Vindicator Logo

Many Puerto Ricans adrift in US hotels after Hurricane Maria

Monday, January 29, 2018

NEW YORK (AP) — After they lost their home in Puerto Rico to flooding during Hurricane Maria, Enghie Melendez fled with her family to the U.S. mainland with three suitcases and the hope it wouldn't take long to rebuild their lives. It hasn't worked out that way.

More than four months later, the family of five is squeezed into two rooms in a hotel in Brooklyn. While her husband looks for work, they are stuck in limbo, eating off paper plates and stepping over clothes in cramped quarters as they try to get settled in an unfamiliar city.

"After the hurricane hit we told the kids that every day was going to be an adventure, but not like this," said the 43-year-old Melendez. "This is turning out to be really hard."

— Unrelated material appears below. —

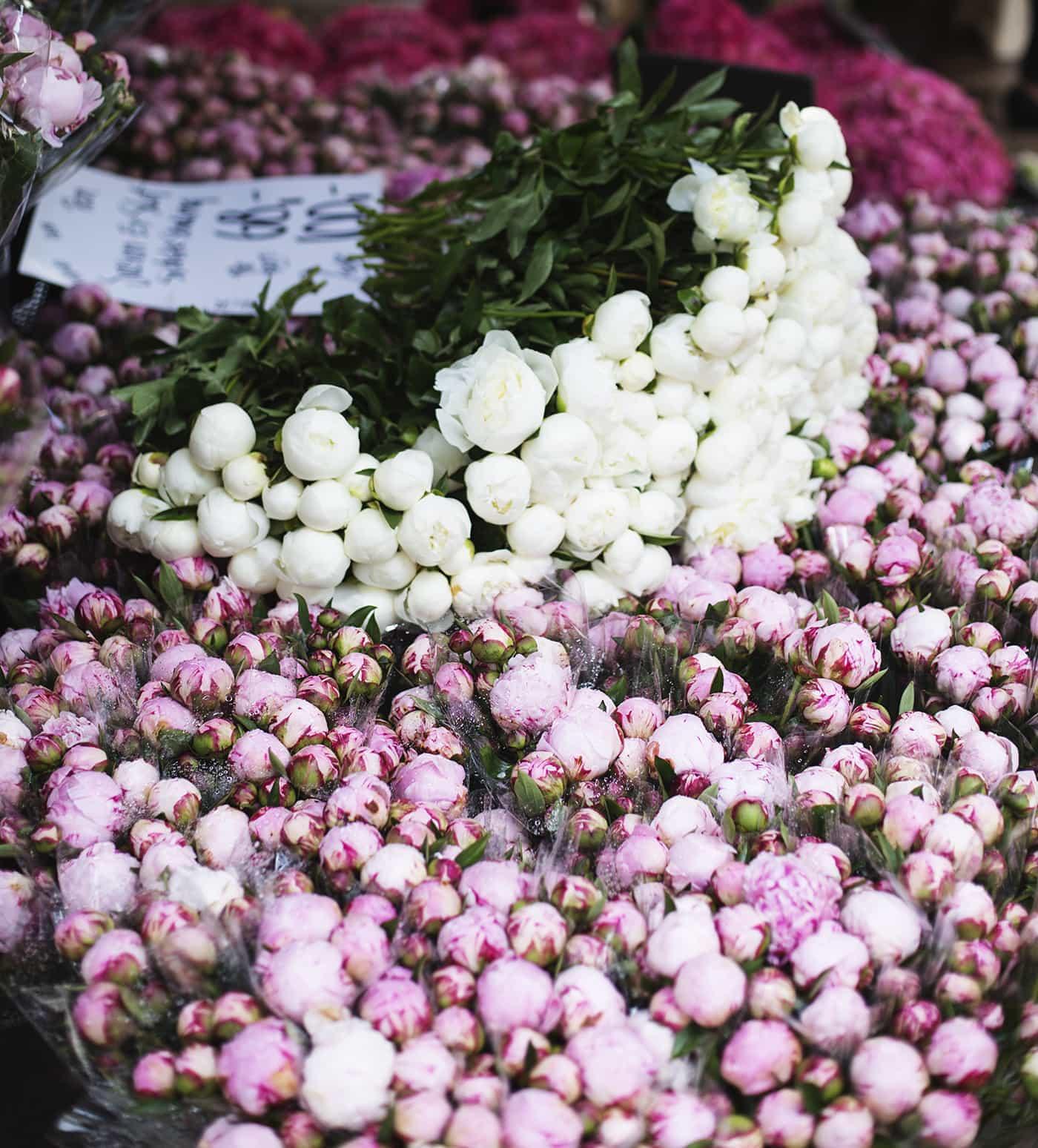 Copenhagen | wanderlust | flower market | peonies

Around the U.S., many Puerto Ricans are similarly adrift in hotels because of the Sept. 20 hurricane. The move north spared them from the misery of the storm's aftermath on the island. But the transition has often proved to be difficult, disruptive and expensive as people try to find housing, jobs, schools and even furniture and clothes to start fresh on the mainland.

Melendez and her family shuffled between staying with relatives to a homeless shelter to a small hotel in the Williamsburg section of Brooklyn, forcing her to change schools for her three daughters in the middle of the semester.

"The instability is terrible," she said as her husband, who worked as a cook at an Army base near San Juan, used a glass bottle to mash plantains to make a traditional Puerto Rican dish.

Adding to the worries for large numbers of Puerto Ricans is that hotel reimbursements from the Federal Emergency Management Agency have started to run out and many say they can't afford temporary housing without assistance.